What laypeople may see as black and white, Kutcher views as another gray area of medicine, tinged by his own experiences in the field. “You are treating people right on the edge,” he said. “Scientists tend to rewrite their own history. They never tell you about all of their failures. No one is even close to typical idealized versions of science in the making.”
During Saenger’s experiments, patients were subjected to massive doses of full-body radiation. And they weren’t told of the military’s involvement until after outsiders started questioning the experiments.
Yet his work, Saenger believed, was part of developments in total-body radiation that by today have led to a nearly 85 percent survival rate among those diagnosed with childhood leukemia. He was among the first to discover that irradiation in children for benign conditions caused tumors and authored a 1968 study that proved radioiodine therapy didn’t increase incidences of leukemia. Saenger was also considered a leader in establishing radiation safety standards for medical workers.
A career of twists and turns
Kutcher’s career has followed a most unusual path.
“Toward the latter phase of my career at Sloan-Kettering, I became more and more convinced that I wanted (indeed, I seemed to need) to look at medicine from a more historical and social perspective,” Kutcher writes.
He recalled an incident at Thomas Jefferson University Hospital in Philadelphia. He noticed one patient lying on a gurney when a distress code sounded. The patient died.
“Later, I learned that the patient had advanced cancer and was a subject in a clinical trial testing partial-body radiation to alleviate the painful effects of distant metastases. I remember thinking at that time: Who was looking out for this patient? Why was a patient on the verge of death participating in a clinical trial? Later, I would begin to appreciate something that perhaps I should have understood at the time, namely, that one of the ethical tenets of clinical trials is that often the most aggressive and certainly the most experimental of trials are tested in the sickest patients who are often the most vulnerable.”

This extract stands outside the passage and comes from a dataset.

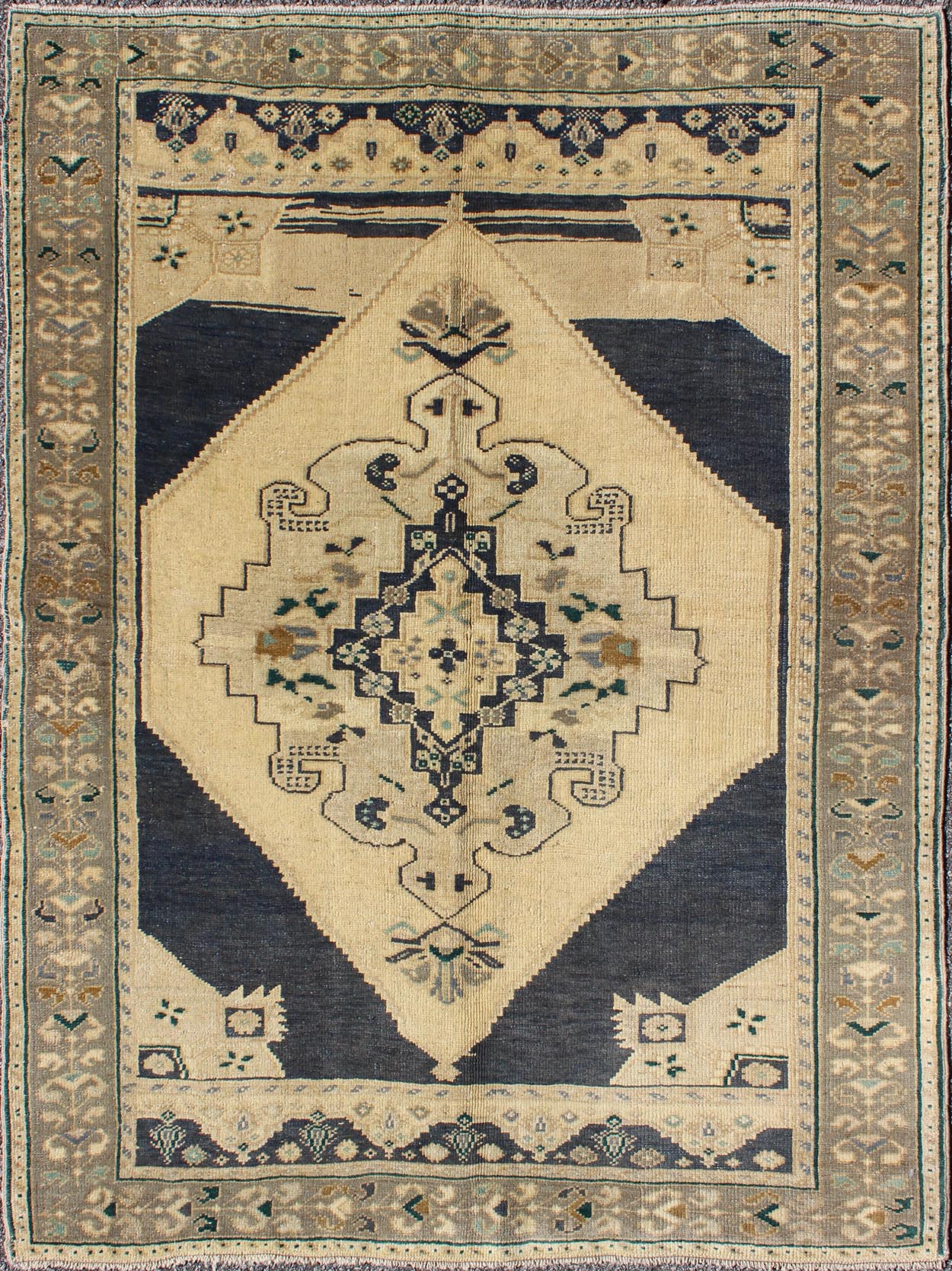 Vintage Turkish Oushak Rug with Stylized Medallion in Midnight Blue and Cream kwarugs Vintage Turkish Oushak rug with stylized medallion in midnight blue and cream, Keivan Woven Arts / rug EN - 112153, country of origin / type: Turkey / Oushak, ci... - Keivan Woven ArtsEN - 112153 - 2806Rug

However, that was not the central force in his career change. Rather, he said, it showed that his fundamental approach and interest in medicine would always extend beyond the scientific into broader social and ethical contexts: Where one person saw a patient or device, he would be connecting the dots.
Saenger’s legacy
Saenger died in 2007, at the age of 90. His legacy is mixed at best, lying somewhere between an “American Mengele” and misunderstood pioneer.
In 1999, a federal judge awarded his patients’ families $3.6 million, to be paid by the government, the University of Cincinnati, researchers and the city of Cincinnati, former operator of the hospital.
Despite the investigations and ongoing criticisms, Saenger continued for years after the experiments ended to write articles in his defense, Kutcher said. In the mid-1990s, Saenger was investigated by a number of government bodies, including the Advisory Committee on Human Radiation Experiments, established by then-President Bill Clinton.
“The political and cultural climate in which he was judged differed substantially from that of the early 1970s,” Kutcher writes. Bioethics had established itself as the most authoritative voice of ethical conduct, yet the committee was badly split. “When the committee attempted to compare Saenger’s research to that of his contemporaries, it could not distinguish his practices from his peers’ and could only reach an ambivalent judgment.”